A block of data
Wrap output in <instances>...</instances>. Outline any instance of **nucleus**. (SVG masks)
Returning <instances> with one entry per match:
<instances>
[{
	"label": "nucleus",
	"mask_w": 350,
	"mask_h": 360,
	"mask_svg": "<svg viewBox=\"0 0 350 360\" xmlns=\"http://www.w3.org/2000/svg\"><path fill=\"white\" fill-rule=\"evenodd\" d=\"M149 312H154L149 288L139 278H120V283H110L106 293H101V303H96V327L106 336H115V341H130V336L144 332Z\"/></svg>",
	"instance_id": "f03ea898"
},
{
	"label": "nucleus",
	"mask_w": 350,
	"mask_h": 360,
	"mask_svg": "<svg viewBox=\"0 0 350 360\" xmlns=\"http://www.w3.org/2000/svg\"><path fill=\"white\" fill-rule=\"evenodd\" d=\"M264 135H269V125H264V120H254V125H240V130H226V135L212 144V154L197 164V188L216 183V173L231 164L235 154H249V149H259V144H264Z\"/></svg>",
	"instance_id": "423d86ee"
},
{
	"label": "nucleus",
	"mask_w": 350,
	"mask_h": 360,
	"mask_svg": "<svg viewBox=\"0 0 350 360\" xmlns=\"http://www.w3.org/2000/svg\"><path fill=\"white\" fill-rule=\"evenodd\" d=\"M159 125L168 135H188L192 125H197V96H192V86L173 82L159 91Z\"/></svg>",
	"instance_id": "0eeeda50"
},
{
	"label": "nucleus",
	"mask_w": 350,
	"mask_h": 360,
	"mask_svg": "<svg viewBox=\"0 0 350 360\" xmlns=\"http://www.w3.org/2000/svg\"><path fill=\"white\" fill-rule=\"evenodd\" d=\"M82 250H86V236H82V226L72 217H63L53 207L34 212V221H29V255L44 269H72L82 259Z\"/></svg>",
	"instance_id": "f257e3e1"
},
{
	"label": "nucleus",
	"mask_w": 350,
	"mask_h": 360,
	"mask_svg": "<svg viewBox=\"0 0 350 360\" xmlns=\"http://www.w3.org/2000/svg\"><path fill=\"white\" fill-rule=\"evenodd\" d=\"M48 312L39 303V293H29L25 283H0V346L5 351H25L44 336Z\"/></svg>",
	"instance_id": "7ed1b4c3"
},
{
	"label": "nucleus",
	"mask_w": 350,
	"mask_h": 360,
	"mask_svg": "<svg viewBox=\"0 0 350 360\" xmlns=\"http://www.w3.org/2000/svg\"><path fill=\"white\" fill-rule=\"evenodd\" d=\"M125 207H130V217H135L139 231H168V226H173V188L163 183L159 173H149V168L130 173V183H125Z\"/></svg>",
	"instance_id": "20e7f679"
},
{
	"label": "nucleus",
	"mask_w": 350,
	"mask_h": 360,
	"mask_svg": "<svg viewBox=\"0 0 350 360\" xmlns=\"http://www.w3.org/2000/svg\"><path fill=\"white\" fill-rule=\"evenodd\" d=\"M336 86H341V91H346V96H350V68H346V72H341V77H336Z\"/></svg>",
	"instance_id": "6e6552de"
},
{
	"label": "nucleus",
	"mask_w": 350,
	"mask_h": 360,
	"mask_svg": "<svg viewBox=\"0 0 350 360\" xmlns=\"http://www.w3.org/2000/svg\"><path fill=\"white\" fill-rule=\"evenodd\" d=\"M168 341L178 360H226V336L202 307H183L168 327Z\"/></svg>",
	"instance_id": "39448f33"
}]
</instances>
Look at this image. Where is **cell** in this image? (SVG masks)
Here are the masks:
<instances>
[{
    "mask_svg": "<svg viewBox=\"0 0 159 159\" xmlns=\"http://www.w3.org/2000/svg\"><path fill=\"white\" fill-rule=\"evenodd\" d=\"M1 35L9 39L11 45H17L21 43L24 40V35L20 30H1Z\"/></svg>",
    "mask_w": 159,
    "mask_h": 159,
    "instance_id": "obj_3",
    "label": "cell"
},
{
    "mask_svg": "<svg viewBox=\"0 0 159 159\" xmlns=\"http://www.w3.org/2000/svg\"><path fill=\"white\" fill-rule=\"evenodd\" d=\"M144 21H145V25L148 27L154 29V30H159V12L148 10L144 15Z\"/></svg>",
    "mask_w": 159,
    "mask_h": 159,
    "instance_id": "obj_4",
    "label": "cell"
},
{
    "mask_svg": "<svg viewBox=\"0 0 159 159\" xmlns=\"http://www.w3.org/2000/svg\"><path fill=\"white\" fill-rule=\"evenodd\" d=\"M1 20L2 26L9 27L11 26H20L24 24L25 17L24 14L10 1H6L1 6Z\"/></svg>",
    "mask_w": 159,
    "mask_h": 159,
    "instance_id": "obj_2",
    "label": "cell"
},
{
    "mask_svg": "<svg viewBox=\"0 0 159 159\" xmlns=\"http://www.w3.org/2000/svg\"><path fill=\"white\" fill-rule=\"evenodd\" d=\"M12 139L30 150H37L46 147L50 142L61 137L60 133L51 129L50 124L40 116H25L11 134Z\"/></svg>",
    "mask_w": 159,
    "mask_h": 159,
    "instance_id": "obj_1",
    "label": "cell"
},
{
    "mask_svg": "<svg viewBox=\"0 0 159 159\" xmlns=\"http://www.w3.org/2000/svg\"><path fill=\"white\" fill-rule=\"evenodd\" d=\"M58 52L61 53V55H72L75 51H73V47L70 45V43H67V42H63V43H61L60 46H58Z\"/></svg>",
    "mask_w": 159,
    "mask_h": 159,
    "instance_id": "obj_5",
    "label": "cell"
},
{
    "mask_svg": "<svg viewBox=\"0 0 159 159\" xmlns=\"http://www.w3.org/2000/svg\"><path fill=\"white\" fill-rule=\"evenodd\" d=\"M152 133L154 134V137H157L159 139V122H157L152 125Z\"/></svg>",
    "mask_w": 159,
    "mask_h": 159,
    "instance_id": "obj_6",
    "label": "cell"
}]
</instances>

▸ Short problem
Copy out each line in the data above that contains the string "masks".

▸ Written response
Wrap output in <instances>...</instances>. Outline any instance of **nucleus**. (SVG masks)
Look at this image. Where is **cell** in this image? (SVG masks)
Here are the masks:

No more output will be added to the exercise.